I know of two ways :
use "Union" operation to append to the lookup RDD and persist it after each union.
save the state in a file or database and load it in the start of each batch.
My question is from the performance perspective which one is better ? Also, is there a better way to do this?
You should really be using mapWithState(spec: StateSpec[K, V, StateType, MappedType]) as follows:
import org.apache.spark.streaming.{ StreamingContext, Seconds }
val ssc = new StreamingContext(sc, batchDuration = Seconds(5))
// checkpointing is mandatory
ssc.checkpoint("_checkpoints")
val rdd = sc.parallelize(0 to 9).map(n => (n, n % 2 toString))

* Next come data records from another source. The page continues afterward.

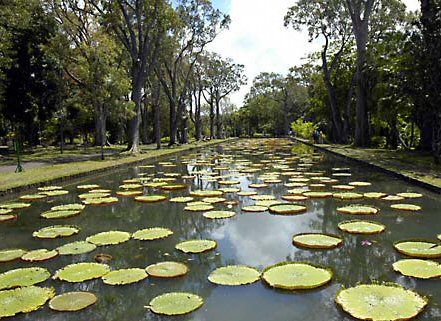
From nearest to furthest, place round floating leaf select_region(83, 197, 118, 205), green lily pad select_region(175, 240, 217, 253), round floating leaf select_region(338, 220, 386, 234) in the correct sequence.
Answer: green lily pad select_region(175, 240, 217, 253), round floating leaf select_region(338, 220, 386, 234), round floating leaf select_region(83, 197, 118, 205)

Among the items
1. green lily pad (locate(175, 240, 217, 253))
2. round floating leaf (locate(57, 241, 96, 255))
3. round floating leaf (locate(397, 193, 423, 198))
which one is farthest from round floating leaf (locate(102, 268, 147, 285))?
round floating leaf (locate(397, 193, 423, 198))

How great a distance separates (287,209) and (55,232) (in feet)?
12.0

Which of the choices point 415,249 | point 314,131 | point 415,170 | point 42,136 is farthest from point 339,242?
point 42,136

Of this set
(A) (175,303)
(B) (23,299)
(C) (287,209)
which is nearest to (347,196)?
(C) (287,209)

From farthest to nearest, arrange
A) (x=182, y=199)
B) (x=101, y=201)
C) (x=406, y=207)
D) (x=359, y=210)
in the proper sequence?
(x=182, y=199) < (x=101, y=201) < (x=406, y=207) < (x=359, y=210)

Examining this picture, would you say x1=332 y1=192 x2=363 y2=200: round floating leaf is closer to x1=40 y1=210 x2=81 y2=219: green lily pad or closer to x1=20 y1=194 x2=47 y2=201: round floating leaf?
x1=40 y1=210 x2=81 y2=219: green lily pad

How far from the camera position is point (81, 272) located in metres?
3.76

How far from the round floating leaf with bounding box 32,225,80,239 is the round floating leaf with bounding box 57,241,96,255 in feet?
1.76

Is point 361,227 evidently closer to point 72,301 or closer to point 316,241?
point 316,241

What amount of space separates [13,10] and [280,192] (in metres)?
17.2

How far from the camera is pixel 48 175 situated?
1040 cm

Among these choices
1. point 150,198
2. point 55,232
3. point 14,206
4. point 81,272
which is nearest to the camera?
point 81,272

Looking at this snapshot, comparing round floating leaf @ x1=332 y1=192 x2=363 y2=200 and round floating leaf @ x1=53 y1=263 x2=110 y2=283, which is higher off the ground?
round floating leaf @ x1=332 y1=192 x2=363 y2=200

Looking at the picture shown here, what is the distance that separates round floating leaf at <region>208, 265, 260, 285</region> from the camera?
350 centimetres
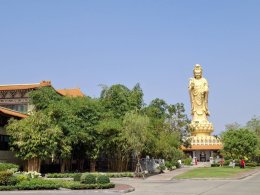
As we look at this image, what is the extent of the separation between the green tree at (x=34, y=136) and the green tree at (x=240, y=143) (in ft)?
95.8

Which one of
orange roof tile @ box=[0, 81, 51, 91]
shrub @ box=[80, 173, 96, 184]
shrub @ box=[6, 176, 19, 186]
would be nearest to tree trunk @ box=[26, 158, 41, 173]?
shrub @ box=[6, 176, 19, 186]

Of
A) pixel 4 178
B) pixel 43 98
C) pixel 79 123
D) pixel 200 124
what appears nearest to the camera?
pixel 4 178

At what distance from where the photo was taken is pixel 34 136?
1487 inches

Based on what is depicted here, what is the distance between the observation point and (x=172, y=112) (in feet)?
216

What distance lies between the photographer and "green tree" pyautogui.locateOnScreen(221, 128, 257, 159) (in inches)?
2317

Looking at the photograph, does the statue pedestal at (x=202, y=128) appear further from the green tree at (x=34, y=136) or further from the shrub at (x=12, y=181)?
the shrub at (x=12, y=181)

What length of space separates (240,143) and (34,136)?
3222cm

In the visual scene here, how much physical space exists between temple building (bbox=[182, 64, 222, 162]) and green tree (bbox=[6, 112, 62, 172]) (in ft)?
165

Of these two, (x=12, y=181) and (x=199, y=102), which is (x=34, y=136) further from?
(x=199, y=102)

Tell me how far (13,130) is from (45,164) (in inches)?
303

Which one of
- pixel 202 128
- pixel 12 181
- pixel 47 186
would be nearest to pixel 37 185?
pixel 47 186

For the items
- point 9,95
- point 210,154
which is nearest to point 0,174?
point 9,95

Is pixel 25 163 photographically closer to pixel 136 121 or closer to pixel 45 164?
pixel 45 164

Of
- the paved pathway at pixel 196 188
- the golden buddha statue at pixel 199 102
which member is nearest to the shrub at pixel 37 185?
the paved pathway at pixel 196 188
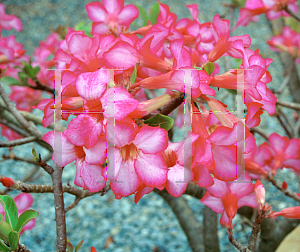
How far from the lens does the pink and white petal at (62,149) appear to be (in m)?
0.41

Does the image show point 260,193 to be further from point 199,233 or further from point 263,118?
point 263,118

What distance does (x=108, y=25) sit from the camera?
682 millimetres

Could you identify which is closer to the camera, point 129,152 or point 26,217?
point 129,152

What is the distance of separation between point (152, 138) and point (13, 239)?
0.32 m

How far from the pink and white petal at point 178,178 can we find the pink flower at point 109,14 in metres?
0.42

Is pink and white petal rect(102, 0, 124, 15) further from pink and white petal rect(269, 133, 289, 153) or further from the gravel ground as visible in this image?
the gravel ground

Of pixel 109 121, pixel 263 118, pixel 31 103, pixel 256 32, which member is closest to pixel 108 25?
pixel 109 121

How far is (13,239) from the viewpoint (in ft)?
1.59

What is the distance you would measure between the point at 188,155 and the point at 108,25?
439 mm

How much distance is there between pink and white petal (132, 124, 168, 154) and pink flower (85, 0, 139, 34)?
0.40 metres

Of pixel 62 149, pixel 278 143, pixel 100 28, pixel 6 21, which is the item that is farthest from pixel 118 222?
pixel 62 149

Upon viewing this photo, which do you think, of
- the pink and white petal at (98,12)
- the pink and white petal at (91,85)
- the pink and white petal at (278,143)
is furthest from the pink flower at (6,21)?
the pink and white petal at (278,143)

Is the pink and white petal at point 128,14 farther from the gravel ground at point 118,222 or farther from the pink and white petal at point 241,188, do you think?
the gravel ground at point 118,222

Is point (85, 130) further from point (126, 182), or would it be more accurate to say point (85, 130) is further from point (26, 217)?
point (26, 217)
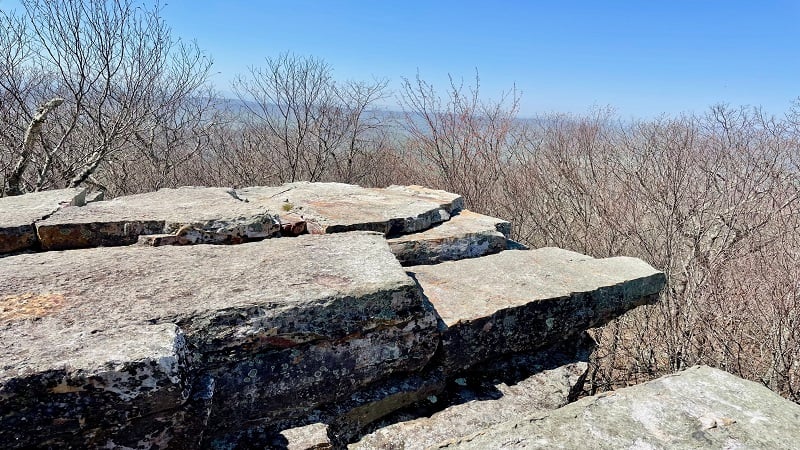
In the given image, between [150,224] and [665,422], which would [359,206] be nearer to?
[150,224]

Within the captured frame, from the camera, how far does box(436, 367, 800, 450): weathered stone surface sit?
1.31 metres

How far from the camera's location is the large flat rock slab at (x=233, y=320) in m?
1.56

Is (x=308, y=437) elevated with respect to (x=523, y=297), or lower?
lower

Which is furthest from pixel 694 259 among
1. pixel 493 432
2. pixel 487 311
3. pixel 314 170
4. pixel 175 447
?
pixel 314 170

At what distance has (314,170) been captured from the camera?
11.1 m

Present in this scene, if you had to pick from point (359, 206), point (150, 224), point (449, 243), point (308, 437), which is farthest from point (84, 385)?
point (359, 206)

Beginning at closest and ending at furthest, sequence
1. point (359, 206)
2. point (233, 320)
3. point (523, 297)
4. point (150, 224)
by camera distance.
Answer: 1. point (233, 320)
2. point (523, 297)
3. point (150, 224)
4. point (359, 206)

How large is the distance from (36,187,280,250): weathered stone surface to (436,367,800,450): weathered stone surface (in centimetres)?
190

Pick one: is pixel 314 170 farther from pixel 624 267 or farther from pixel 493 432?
pixel 493 432

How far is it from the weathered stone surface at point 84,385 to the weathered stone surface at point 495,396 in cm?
89

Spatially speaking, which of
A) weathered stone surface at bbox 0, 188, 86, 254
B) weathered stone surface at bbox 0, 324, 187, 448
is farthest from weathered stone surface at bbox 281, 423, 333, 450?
weathered stone surface at bbox 0, 188, 86, 254

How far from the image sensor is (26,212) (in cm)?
278

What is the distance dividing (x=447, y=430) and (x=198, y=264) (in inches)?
56.8

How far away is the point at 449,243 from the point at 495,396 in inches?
48.8
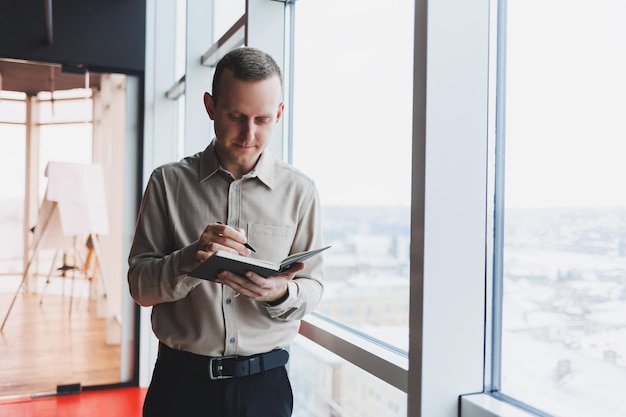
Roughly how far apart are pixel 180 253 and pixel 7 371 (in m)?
3.72

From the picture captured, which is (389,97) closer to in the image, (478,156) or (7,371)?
(478,156)

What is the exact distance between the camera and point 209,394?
168 cm

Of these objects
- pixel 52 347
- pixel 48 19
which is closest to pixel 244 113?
pixel 48 19

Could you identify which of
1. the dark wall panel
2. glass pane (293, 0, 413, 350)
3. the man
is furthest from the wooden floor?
the man

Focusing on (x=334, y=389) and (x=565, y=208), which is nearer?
(x=565, y=208)

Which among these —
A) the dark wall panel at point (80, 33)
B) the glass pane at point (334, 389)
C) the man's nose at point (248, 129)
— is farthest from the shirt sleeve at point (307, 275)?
the dark wall panel at point (80, 33)

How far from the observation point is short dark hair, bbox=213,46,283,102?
1.58m

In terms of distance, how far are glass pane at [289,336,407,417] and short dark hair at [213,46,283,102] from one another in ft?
3.68

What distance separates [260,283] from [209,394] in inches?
17.8

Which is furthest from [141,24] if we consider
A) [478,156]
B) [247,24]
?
[478,156]

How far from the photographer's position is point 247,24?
2.82 meters

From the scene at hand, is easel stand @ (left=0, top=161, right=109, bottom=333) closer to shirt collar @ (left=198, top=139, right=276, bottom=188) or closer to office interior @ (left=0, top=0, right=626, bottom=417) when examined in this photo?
office interior @ (left=0, top=0, right=626, bottom=417)

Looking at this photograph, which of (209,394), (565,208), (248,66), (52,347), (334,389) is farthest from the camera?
(52,347)

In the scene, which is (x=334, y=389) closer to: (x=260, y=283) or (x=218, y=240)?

import org.apache.spark.streaming.dstream.ConstantInputDStream
val sessions = new ConstantInputDStream(ssc, rdd)
import org.apache.spark.streaming.{State, StateSpec, Time}
val updateState = (batchTime: Time, key: Int, value: Option[String], state: State[Int]) => {
println(s">>> batchTime = $batchTime")
println(s">>> key = $key")
println(s">>> value = $value")
println(s">>> state = $state")
val sum = value.getOrElse("").size + state.getOption.getOrElse(0)
state.update(sum)
Some((key, value, sum)) // mapped value
}
val spec = StateSpec.function(updateState)
val mappedStatefulStream = sessions.mapWithState(spec)
mappedStatefulStream.print()